The organization's political wing has contributed money to more than a few legislative Democrats' campaign funds in recent months and they were able to introduce some bipartisan legislation last year and this year — although the spring session is now mostly a bust because, as I write this, the General Assembly has no set plans to return amid the pandemic.

An IPI staffer even posed for a picture with Governor JB Pritzker and posted it on Twitter last year. "Looking forward to working with his administration," the caption read. It's been on a serious mission to change its image.

If you go to its website, you'll see the IPI has devoted an entire section to empathetic interviews with small-business owners about how they're faring during the pandemic. They're well-written, including one featuring the owner of a Chicago restaurant.

"In general, everyone is standing, waiting in the wings until we're allowed to open back up regularly, which obviously no one knows when that's going to be yet," the owner was quoted as saying.

The organization claimed this week in a private Facebook group it runs that it wants the state to begin planning to reopen the economy and "give people visibility on what that might look like."

But then it tipped its hand in the comment section.

"As an owner of 2 small businesses, one essential (radon mitigation), one a restaurant... nothing I can say will express the absolute disdain I have for this man or his policies," a commenter complained about Governor Pritzker.

A Policy Institute staffer replied to her comment asking if she would be open to speaking to a member of the IPI team. "We've been doing our best to give our community a voice on our site and pressure JB to reopen the state's economy."

Another commenter predicted that Pritzker "and his boss lori lightfoot will kill Illinois." An IPI staffer replied with the same request to speak with her about her story. "We've been featuring small business owners on our site to try to pressure the governor to reopen the state's economy."

The IPI's privately admitted agenda did not go over well with the governor's press secretary, as you might imagine.

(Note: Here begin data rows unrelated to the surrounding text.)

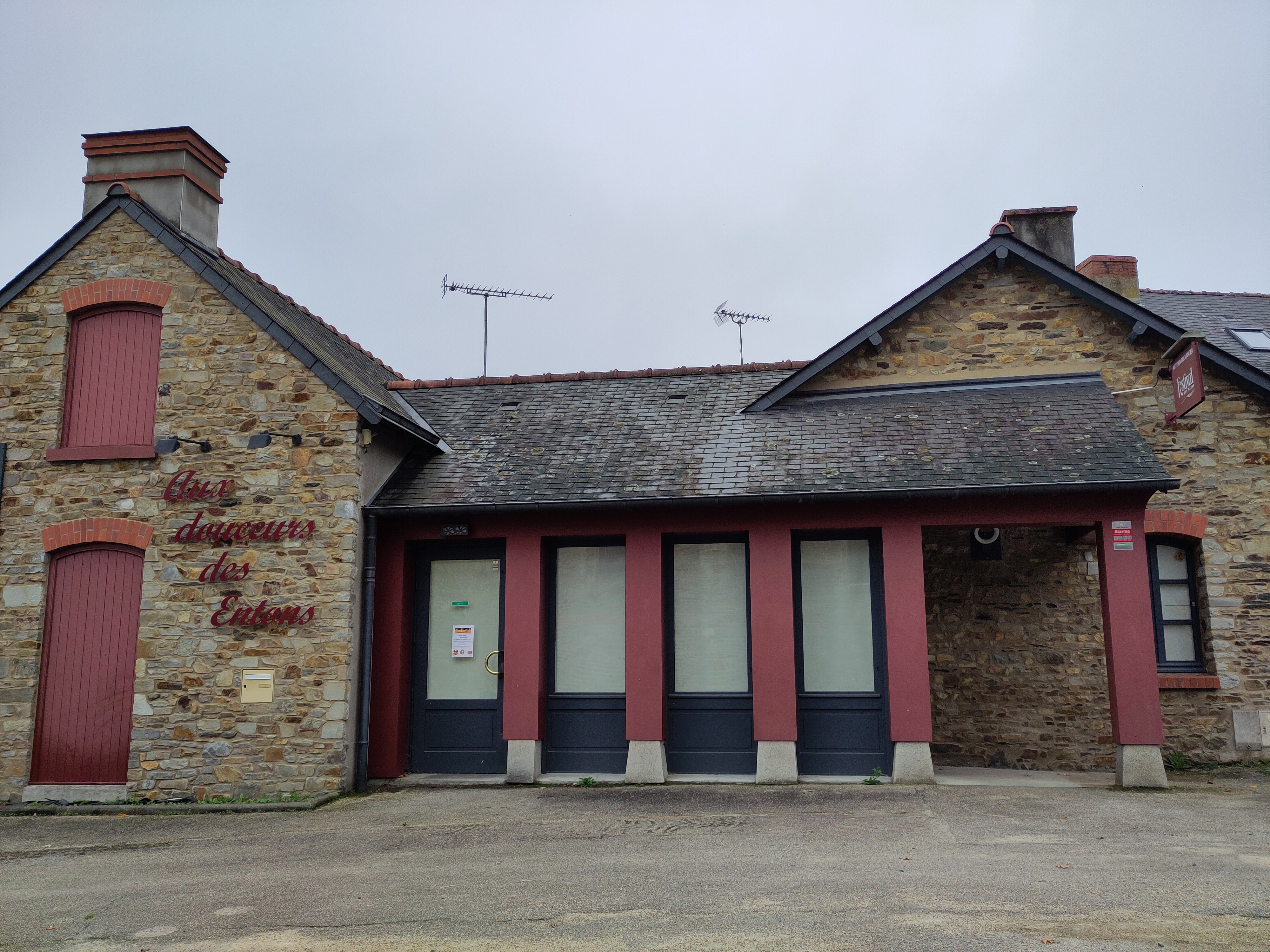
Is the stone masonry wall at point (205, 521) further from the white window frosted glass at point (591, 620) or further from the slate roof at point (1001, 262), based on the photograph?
the slate roof at point (1001, 262)

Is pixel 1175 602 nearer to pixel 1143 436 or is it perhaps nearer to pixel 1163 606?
pixel 1163 606

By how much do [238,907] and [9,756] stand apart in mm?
5547

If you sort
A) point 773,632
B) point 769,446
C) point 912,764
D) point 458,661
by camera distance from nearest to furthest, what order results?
1. point 912,764
2. point 773,632
3. point 458,661
4. point 769,446

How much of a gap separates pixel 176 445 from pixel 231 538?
1211 millimetres

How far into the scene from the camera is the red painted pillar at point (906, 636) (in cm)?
989

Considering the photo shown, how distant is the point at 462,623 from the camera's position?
11016 millimetres

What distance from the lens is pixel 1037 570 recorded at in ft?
39.5

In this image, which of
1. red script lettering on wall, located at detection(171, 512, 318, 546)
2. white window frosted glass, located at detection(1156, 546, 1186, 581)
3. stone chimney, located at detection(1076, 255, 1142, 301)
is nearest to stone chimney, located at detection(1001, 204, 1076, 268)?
stone chimney, located at detection(1076, 255, 1142, 301)

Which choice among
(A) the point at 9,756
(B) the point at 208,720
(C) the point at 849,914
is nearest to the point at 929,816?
(C) the point at 849,914

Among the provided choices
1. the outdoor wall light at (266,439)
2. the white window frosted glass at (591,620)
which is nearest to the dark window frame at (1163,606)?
the white window frosted glass at (591,620)

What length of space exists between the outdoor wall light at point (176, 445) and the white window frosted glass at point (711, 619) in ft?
16.8

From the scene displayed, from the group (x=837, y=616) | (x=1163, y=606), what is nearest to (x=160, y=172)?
(x=837, y=616)

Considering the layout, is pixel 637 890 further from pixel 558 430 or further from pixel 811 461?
pixel 558 430

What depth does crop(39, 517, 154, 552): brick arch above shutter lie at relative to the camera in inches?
410
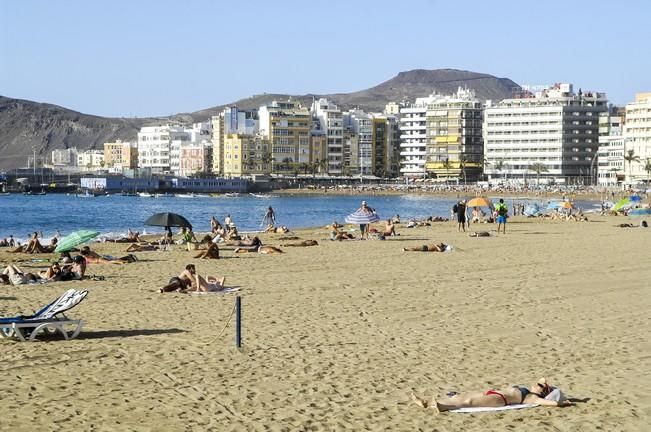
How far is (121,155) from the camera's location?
632 feet

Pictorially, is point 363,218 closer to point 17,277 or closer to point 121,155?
point 17,277

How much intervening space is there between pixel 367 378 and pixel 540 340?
2867 mm

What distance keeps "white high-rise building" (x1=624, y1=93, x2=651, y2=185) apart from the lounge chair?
11370cm

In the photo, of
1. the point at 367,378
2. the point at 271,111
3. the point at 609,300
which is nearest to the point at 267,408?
the point at 367,378

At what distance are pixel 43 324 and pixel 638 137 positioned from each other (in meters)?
119

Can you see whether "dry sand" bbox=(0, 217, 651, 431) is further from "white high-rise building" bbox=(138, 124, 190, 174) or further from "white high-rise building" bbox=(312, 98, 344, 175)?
"white high-rise building" bbox=(138, 124, 190, 174)

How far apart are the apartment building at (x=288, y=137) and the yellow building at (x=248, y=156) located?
1205mm

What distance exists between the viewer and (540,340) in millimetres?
10867

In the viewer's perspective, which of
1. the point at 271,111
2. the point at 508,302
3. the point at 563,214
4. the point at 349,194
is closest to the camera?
the point at 508,302

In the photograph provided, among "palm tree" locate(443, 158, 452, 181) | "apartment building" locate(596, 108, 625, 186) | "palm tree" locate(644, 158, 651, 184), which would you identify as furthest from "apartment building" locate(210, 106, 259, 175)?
"palm tree" locate(644, 158, 651, 184)

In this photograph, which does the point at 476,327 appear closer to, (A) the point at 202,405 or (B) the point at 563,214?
(A) the point at 202,405

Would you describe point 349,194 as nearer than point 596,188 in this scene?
No

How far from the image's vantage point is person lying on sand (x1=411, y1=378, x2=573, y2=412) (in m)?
7.84

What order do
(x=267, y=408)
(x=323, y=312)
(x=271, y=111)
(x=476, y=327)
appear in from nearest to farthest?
(x=267, y=408) < (x=476, y=327) < (x=323, y=312) < (x=271, y=111)
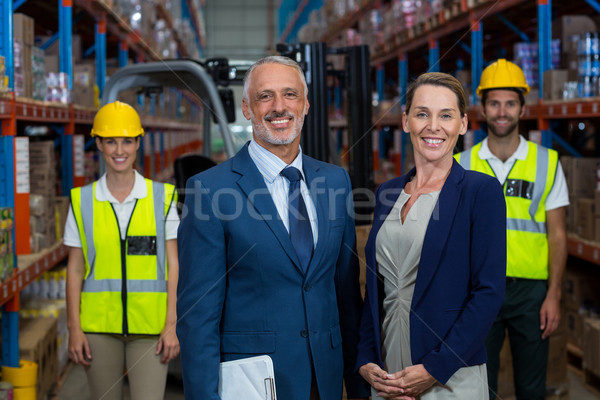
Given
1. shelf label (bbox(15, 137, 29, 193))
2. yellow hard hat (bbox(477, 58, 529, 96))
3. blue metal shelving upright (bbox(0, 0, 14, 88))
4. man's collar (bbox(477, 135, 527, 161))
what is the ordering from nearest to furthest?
1. man's collar (bbox(477, 135, 527, 161))
2. yellow hard hat (bbox(477, 58, 529, 96))
3. blue metal shelving upright (bbox(0, 0, 14, 88))
4. shelf label (bbox(15, 137, 29, 193))

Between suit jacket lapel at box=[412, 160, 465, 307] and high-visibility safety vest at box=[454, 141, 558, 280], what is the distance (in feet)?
4.79

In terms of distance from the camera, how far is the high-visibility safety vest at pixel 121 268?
3191 mm

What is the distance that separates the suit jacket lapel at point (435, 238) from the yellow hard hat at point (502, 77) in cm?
174

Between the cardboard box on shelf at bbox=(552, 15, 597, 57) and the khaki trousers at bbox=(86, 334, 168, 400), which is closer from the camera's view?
the khaki trousers at bbox=(86, 334, 168, 400)

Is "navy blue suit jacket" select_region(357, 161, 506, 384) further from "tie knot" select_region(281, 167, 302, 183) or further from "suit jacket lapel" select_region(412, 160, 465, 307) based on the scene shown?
"tie knot" select_region(281, 167, 302, 183)

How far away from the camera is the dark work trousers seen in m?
3.48

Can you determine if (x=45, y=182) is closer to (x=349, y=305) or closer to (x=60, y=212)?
(x=60, y=212)

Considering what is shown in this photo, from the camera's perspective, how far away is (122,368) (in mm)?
3182

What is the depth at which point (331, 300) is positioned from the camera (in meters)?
2.25

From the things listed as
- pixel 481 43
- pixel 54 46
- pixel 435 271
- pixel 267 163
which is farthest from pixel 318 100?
pixel 435 271

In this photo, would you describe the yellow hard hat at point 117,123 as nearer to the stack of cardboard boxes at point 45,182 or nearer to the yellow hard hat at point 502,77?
the stack of cardboard boxes at point 45,182

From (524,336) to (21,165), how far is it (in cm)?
312

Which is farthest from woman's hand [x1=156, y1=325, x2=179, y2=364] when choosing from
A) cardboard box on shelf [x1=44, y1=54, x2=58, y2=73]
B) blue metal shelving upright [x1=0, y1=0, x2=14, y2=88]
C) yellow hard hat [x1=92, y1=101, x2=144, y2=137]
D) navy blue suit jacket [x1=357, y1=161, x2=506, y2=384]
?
cardboard box on shelf [x1=44, y1=54, x2=58, y2=73]

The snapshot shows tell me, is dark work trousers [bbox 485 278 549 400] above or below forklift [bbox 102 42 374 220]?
below
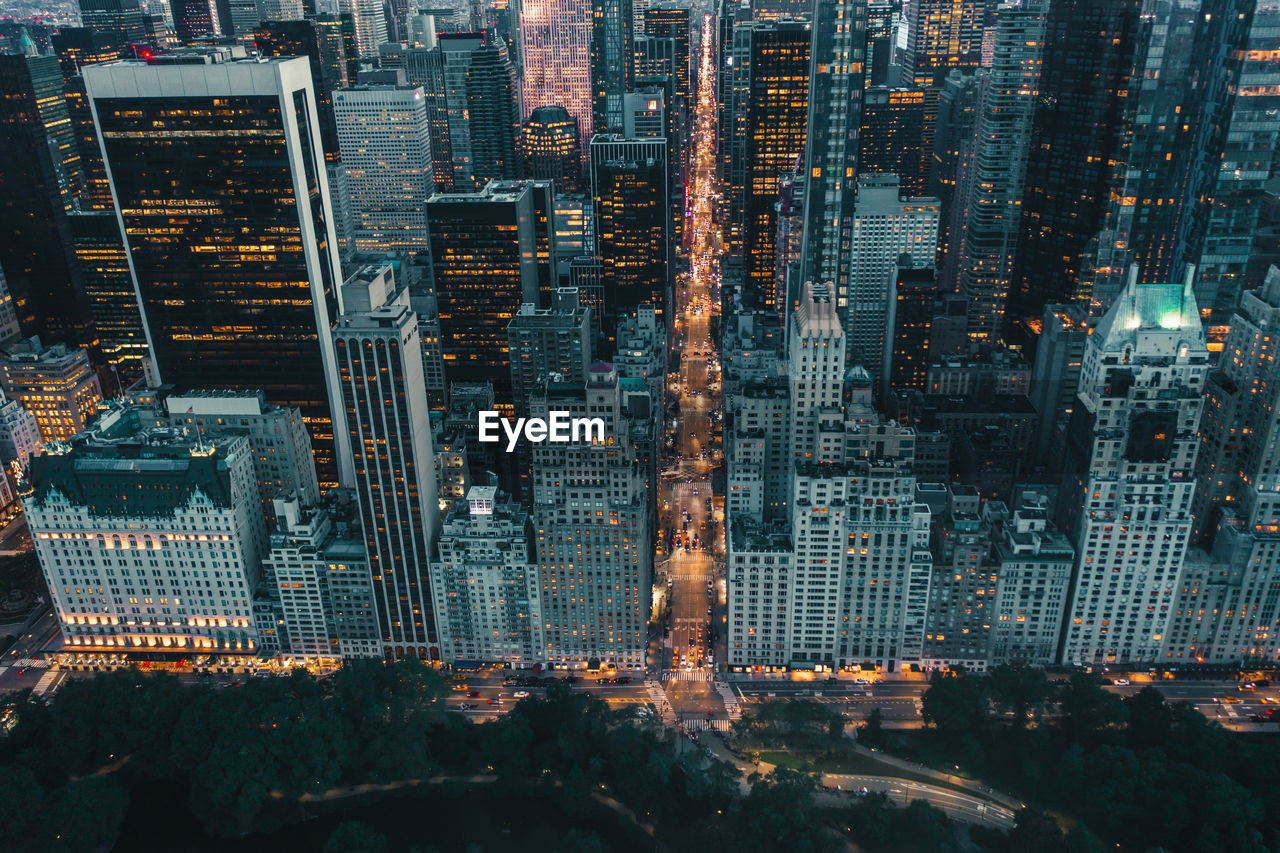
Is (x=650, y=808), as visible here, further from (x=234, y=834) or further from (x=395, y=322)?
(x=395, y=322)

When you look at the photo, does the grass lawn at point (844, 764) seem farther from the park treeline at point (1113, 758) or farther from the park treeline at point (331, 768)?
the park treeline at point (331, 768)

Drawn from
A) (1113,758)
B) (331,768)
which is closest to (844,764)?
(1113,758)

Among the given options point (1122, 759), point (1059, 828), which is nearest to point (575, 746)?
point (1059, 828)

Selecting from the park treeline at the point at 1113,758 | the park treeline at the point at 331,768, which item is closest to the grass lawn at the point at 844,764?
the park treeline at the point at 1113,758

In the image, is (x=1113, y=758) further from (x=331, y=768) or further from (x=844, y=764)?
(x=331, y=768)

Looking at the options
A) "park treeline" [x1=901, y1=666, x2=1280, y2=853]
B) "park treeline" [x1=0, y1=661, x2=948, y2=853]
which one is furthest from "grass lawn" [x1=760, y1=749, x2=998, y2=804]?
"park treeline" [x1=0, y1=661, x2=948, y2=853]

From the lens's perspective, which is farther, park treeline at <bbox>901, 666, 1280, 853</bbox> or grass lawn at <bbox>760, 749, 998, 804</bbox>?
grass lawn at <bbox>760, 749, 998, 804</bbox>

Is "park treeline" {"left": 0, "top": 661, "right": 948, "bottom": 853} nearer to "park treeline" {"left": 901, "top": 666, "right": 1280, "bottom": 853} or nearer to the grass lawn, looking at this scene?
the grass lawn

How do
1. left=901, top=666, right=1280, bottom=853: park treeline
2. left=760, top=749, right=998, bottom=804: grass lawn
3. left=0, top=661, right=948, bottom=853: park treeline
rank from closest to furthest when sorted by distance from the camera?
1. left=901, top=666, right=1280, bottom=853: park treeline
2. left=0, top=661, right=948, bottom=853: park treeline
3. left=760, top=749, right=998, bottom=804: grass lawn

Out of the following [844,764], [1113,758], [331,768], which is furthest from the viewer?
[844,764]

She let it fly.

"COVID-19 has left a trail of devastation across the globe — there is no country, no city, no community that is immune," wrote Jordan Abudayyeh. "Every day, we grieve with the families who have lost loved ones in this battle. And we yearn for the time when life can return to normal," she continued.

"We usually ignore the Illinois Policy Institute's institutionalized and reflexive partisanship, but in this time of crisis, we cannot afford to let this dangerous ideology go unanswered. We all want the economy to reopen — no one more than the Governor. But to suggest that should happen before the science says it is safe is not only foolish, it's dangerous.

"In Illinois, more than 500 people have succumbed to the virus and more than 16,000 people have been sickened. Those numbers climb every single day and because of that fact, an overwhelming majority of Illinoisans are working together to flatten the curve. The IPI has lobbied for some atrocious policies in the past, but this time their efforts could mean the difference between life and death for many Illinoisans. They need to stop lying to people about what's at stake in this crisis and own up to the public responsibility we all have to be committed to a truthful and honest conversation about our collective public health."

Yikes.

A spokesperson for the IPI said they want the governor to establish "a process and timeline to safely and effectively open the economy, so we are not only protecting lives but also safeguarding livelihoods."

But a timeline simply isn't possible right now because literally nobody can say with certainty when this will all end.

The spokesperson went on to say that the governor's refusal to discuss this is causing uncertainty, which is "making residents wary."

Wary of what, he didn't say.

"We will continue to tell their story," he said. And continuing the pressure, no doubt.

I'm thinking there will be no more photo-ops with the governor.